Radley Balko's Cato Institute paper on the rise of paramilitary police forces can be downloaded for free here.

But as Balko warned the kidz at Boing-Boing, "[I]t's already out of date. There have been a couple of dozen more botched SWAT raids since I left Cato for Reason magazine last November."

Parting question: How many police troops must storm the home of law abiding citizens, before the police become stormtroopers?

Sunday, September 02, 2007

Everything You Always Wanted to Know About Republican Toilet-Stall Sex...

Slate.com answers your questions about cruising signals, congressional privilege and the logistics of bathroom sex.

Saturday, September 01, 2007

"And then we saw the bull starting to run after people..."

From the Pioneer Press:
A bull named Saber got away from its owner today at the Minnesota State Fair and died after running into a fire hydrant.

The incident occurred about 9:15 a.m., said State Fair spokeswoman Brienna Schuette.
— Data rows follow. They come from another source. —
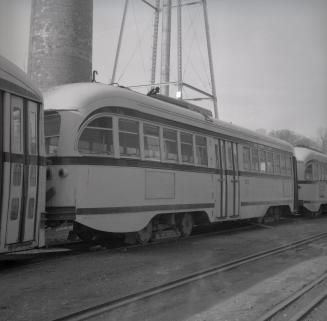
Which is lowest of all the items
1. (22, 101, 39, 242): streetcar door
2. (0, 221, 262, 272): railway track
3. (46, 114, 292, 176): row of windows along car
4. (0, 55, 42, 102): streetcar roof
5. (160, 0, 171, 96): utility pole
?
(0, 221, 262, 272): railway track

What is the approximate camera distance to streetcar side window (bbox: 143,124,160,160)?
10148 mm

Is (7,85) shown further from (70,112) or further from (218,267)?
(218,267)

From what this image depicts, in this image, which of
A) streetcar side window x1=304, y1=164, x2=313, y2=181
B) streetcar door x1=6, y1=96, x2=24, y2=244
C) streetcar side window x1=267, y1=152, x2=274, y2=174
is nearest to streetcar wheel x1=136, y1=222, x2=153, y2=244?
streetcar door x1=6, y1=96, x2=24, y2=244

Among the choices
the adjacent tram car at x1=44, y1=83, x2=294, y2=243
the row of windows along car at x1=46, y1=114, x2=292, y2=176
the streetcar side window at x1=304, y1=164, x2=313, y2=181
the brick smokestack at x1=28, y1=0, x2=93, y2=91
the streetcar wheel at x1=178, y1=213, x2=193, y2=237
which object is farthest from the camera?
the streetcar side window at x1=304, y1=164, x2=313, y2=181

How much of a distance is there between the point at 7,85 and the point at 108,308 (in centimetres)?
361

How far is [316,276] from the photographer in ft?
24.9

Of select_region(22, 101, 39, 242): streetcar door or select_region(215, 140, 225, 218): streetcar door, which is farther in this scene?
select_region(215, 140, 225, 218): streetcar door

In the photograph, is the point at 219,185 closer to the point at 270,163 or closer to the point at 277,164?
the point at 270,163

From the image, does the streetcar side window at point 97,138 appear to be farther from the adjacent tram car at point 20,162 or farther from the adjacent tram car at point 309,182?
the adjacent tram car at point 309,182

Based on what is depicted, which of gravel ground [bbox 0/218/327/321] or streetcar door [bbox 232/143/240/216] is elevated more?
streetcar door [bbox 232/143/240/216]

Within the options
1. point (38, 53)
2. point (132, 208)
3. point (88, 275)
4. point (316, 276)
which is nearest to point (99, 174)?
point (132, 208)

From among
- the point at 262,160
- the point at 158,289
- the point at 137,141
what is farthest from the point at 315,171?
the point at 158,289

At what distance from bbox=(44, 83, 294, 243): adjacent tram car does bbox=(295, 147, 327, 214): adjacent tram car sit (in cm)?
844

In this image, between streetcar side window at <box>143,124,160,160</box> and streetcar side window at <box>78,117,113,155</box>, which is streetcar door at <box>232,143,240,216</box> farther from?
streetcar side window at <box>78,117,113,155</box>
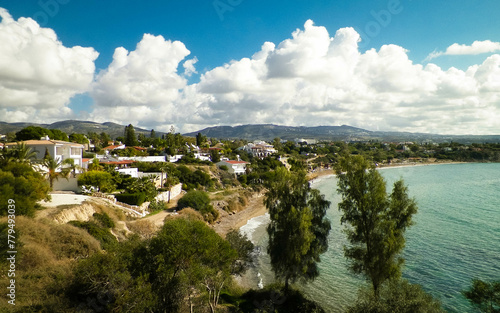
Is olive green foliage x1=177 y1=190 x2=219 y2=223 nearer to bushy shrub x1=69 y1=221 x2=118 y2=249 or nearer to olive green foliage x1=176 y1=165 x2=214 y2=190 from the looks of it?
olive green foliage x1=176 y1=165 x2=214 y2=190

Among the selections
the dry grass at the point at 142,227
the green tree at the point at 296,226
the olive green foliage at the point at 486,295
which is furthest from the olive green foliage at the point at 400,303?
the dry grass at the point at 142,227

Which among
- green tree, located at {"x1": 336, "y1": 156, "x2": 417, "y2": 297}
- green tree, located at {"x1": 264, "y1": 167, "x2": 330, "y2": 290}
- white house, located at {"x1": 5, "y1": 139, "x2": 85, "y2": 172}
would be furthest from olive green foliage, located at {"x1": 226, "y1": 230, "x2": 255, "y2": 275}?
white house, located at {"x1": 5, "y1": 139, "x2": 85, "y2": 172}

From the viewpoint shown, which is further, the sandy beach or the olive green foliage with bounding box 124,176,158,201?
the sandy beach

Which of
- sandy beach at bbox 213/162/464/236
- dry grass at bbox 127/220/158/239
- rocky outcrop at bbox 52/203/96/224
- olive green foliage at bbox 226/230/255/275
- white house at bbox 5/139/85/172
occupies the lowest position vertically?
sandy beach at bbox 213/162/464/236

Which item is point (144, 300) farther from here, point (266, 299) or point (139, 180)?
point (139, 180)

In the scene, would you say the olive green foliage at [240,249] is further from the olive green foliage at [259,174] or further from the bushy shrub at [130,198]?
the olive green foliage at [259,174]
Thursday was a changeover day and new animals were being brought to the Fair today.

As the 1,600-pound bull was being unloaded, it got away and "ran about a block down the street to the All You Can Drink milk booth" near Judson Avenue and Clough Street, Schuette said.

"It got spooked and head-butted a fire hydrant," she said.

A flatbed truck took the bull away.
"We feel like the Lord took the bull away and got us out of a very bad situation," said Jim Wulf, owner of Saber.